Unlike the CSR, you won’t be able to transfer the points out to partners, meaning you’re capped off at the 1.5 cents per point valuation.
The perk that makes this card a game changer is you get 3x back on mobile wallet purchases. Mobile wallets include Apple Pay, Android Pay, and Samsung Pay. If you redeem these points for travel, you’re effectively getting 4.5% back every time you pay with mobile.
We’re speculating this is the first perk that will be removed first because it sounds too good to be true and tons of people will take advantage of this.
Most people are speculating trip delay insurance will kick in after 6 hours, which is comparable to the CSR. If your trip is delayed, then you get $500 for lodging and dining.

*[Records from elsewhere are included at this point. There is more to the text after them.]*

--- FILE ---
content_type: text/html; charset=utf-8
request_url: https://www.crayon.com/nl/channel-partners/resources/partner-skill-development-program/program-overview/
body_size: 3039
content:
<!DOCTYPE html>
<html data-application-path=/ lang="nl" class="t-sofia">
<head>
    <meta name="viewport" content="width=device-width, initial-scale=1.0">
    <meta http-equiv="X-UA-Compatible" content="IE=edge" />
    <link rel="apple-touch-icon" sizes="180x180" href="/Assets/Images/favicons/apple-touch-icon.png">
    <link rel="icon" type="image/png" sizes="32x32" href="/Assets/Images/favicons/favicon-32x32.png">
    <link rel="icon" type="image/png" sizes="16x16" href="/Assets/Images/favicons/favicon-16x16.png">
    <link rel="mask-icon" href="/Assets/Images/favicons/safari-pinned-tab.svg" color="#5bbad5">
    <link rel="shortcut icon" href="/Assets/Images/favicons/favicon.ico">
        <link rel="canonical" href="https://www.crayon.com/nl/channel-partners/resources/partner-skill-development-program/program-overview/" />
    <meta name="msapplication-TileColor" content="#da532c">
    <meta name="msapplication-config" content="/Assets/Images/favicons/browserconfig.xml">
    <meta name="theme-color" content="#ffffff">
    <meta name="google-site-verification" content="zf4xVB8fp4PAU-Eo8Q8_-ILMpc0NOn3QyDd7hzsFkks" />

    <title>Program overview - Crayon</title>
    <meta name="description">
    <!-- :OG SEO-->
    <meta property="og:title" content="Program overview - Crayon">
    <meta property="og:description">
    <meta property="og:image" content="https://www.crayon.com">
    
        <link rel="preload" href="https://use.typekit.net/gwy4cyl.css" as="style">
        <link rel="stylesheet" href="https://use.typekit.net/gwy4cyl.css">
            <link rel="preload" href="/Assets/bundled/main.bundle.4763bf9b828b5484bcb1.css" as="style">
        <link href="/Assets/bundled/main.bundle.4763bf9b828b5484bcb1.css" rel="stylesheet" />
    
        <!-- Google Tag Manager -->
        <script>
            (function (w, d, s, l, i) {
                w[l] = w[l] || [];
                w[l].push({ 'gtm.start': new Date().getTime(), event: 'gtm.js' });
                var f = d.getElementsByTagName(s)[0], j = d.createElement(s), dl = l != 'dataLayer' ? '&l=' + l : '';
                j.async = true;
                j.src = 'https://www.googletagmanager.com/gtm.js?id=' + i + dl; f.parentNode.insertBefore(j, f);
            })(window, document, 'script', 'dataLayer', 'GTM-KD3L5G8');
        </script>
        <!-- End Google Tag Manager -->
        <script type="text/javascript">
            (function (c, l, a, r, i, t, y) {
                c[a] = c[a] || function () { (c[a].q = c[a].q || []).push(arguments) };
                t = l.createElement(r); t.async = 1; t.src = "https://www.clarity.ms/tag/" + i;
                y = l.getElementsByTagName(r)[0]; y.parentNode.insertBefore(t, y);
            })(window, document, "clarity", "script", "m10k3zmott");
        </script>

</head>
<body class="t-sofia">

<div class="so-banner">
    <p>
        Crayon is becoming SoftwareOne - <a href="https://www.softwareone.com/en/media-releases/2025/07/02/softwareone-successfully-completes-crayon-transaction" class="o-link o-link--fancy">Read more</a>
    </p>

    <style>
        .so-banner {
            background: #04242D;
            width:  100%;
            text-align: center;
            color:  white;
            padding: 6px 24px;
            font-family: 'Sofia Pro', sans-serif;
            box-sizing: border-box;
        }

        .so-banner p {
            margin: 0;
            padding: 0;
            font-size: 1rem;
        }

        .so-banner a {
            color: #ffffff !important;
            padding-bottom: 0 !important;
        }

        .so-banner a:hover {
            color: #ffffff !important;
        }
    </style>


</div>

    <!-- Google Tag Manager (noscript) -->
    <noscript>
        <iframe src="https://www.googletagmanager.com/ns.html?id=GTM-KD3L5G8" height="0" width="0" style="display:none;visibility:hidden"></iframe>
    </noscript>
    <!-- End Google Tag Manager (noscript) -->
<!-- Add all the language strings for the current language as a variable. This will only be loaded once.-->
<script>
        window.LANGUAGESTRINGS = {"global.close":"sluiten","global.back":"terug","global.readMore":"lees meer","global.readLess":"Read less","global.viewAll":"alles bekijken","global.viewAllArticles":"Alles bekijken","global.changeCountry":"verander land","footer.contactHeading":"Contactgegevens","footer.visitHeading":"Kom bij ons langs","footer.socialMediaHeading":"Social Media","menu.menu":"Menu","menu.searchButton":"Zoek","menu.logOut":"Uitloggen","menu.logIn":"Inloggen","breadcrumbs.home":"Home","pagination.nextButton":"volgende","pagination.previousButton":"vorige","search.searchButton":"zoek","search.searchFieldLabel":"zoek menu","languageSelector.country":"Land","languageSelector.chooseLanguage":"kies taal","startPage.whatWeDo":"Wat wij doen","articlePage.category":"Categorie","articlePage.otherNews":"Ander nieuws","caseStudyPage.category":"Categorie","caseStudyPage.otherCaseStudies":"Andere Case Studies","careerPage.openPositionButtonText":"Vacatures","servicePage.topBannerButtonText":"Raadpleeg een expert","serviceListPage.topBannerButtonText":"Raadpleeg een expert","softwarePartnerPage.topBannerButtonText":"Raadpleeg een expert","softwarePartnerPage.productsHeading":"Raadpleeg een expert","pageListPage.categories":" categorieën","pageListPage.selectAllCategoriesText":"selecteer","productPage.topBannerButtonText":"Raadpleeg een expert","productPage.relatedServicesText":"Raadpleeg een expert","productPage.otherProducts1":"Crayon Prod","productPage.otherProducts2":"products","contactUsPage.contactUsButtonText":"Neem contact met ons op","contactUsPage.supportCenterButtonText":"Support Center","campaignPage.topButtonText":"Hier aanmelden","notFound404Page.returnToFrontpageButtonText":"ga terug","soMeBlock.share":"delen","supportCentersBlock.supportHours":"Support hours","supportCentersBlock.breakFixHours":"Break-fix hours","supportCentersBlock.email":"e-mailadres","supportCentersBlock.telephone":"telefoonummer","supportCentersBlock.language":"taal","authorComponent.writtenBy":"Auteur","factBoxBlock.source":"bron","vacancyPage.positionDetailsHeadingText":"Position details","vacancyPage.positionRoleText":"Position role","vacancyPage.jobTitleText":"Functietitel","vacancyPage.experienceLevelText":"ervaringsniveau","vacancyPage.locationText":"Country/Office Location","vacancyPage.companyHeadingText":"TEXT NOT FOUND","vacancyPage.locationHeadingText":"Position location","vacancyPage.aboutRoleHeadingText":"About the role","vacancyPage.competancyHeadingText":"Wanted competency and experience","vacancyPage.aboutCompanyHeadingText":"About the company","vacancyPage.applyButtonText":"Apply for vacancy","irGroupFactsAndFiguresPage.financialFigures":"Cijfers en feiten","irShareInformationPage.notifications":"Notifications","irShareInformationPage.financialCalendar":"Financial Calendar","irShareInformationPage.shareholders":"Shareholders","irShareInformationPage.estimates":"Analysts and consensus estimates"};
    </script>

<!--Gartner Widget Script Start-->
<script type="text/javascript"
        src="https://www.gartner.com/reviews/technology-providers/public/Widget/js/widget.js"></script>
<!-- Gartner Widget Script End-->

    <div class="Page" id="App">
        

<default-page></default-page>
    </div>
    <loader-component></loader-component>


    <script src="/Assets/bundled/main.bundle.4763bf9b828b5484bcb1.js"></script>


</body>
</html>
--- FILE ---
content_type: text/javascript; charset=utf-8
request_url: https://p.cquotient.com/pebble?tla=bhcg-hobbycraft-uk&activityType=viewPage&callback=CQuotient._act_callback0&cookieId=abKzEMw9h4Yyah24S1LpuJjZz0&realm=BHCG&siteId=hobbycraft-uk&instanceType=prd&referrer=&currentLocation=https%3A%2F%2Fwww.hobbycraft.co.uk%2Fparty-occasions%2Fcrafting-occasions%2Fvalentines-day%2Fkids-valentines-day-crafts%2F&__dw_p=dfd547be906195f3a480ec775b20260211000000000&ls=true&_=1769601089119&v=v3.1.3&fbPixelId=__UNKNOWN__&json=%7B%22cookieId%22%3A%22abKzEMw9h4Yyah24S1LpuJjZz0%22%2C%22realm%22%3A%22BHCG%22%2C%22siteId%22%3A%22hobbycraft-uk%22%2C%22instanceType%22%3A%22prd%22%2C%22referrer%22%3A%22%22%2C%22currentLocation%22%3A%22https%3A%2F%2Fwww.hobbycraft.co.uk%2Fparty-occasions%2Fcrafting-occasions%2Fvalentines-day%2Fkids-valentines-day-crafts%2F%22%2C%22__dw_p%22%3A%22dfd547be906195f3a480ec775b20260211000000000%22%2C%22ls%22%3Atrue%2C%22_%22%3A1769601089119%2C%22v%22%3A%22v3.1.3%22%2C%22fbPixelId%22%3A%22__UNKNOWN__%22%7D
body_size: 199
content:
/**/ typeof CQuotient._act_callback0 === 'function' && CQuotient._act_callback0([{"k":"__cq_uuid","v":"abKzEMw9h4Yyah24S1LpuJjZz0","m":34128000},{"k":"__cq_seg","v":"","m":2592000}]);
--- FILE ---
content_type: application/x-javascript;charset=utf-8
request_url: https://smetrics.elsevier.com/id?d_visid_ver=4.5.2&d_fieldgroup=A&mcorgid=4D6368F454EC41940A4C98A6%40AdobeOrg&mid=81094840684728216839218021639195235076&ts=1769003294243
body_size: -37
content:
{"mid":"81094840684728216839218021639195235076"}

For comparison, most card offer this perk after 12 hours. The only other card with a better trip delay protection is the Citi Prestige at 3 hours.
Unlike the other premium cards, visits to the Priority Pass airport lounges are not unlimited. You only get 4 free visits with one guest, afterwards, it’s not free.
This is one of the only perks that pales in comparison to the CSR.
At a glance, if the rumors are accurate, the U.S. Bank Altitude Reserve card seems worthwhile. It’s interesting how they’re trying to compete with the CSR in most of the categories.
The card is a no brainer, especially for Year 1, assuming you travel and you can hit minimum spend. They’re basically paying you to have the card.
You’re getting 2 travel credits in year 1, 325 + 325 + $750 sign up bonus = $1400 in benefit minus the $400 annual fee, meaning you’re getting $1k in value just by getting the card.
This is before considering the 3x back on mobile payments.
If you want to be one of the first people to get the card, you can apply on May 2 at a local branch or online. They’ll probably run out of metal cards like Amex and Chase, so it’s something to consider.